Work instruction
A faithful copy of all the data is required; pictures should not be included.

(Stored items)
********************

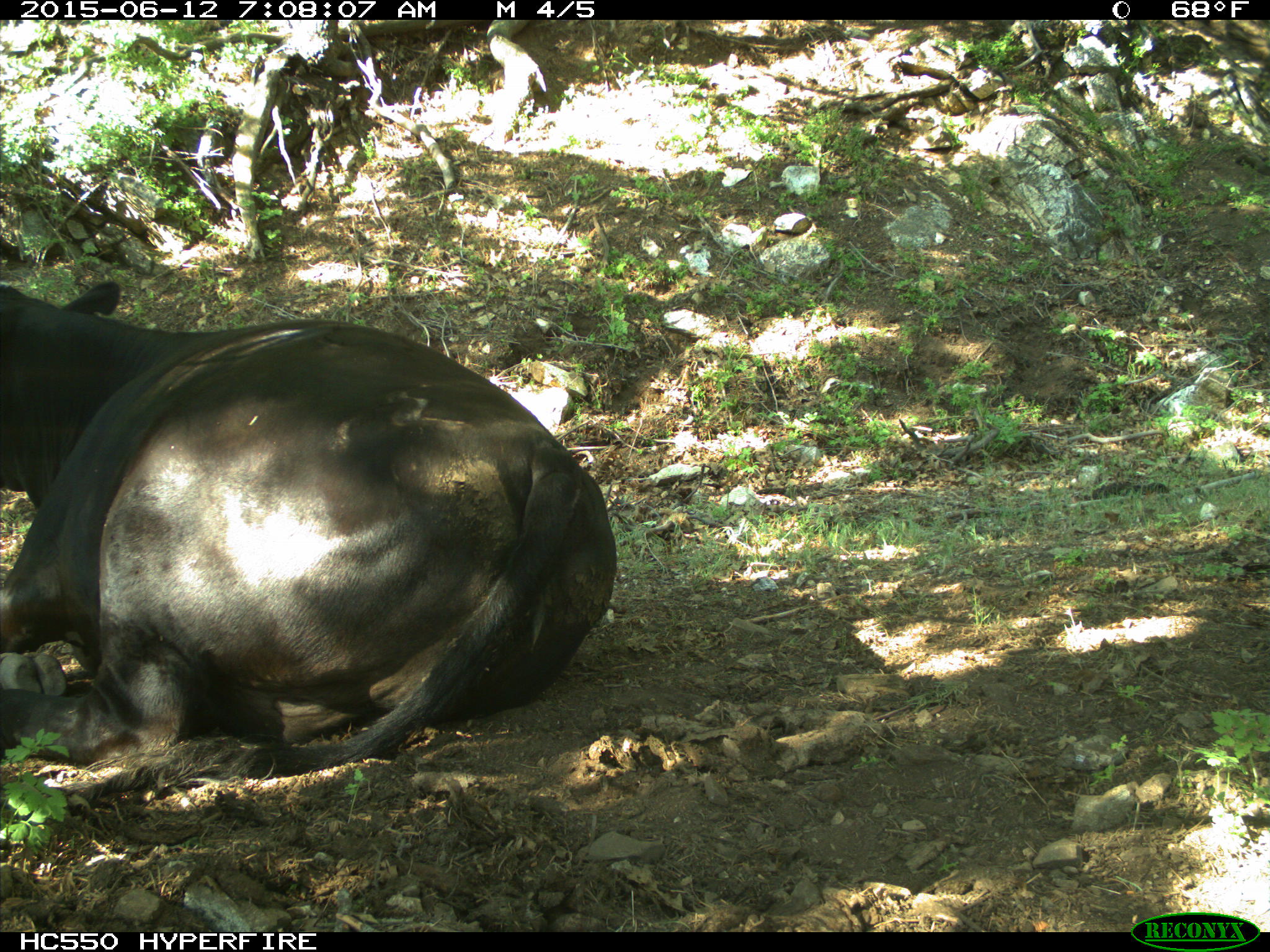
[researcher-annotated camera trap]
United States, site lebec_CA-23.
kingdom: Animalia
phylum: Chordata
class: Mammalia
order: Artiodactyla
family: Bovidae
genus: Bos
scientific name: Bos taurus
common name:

********************

Output for this task
[researcher-annotated camera trap]
United States, site lebec_CA-23.
kingdom: Animalia
phylum: Chordata
class: Mammalia
order: Artiodactyla
family: Bovidae
genus: Bos
scientific name: Bos taurus
common name:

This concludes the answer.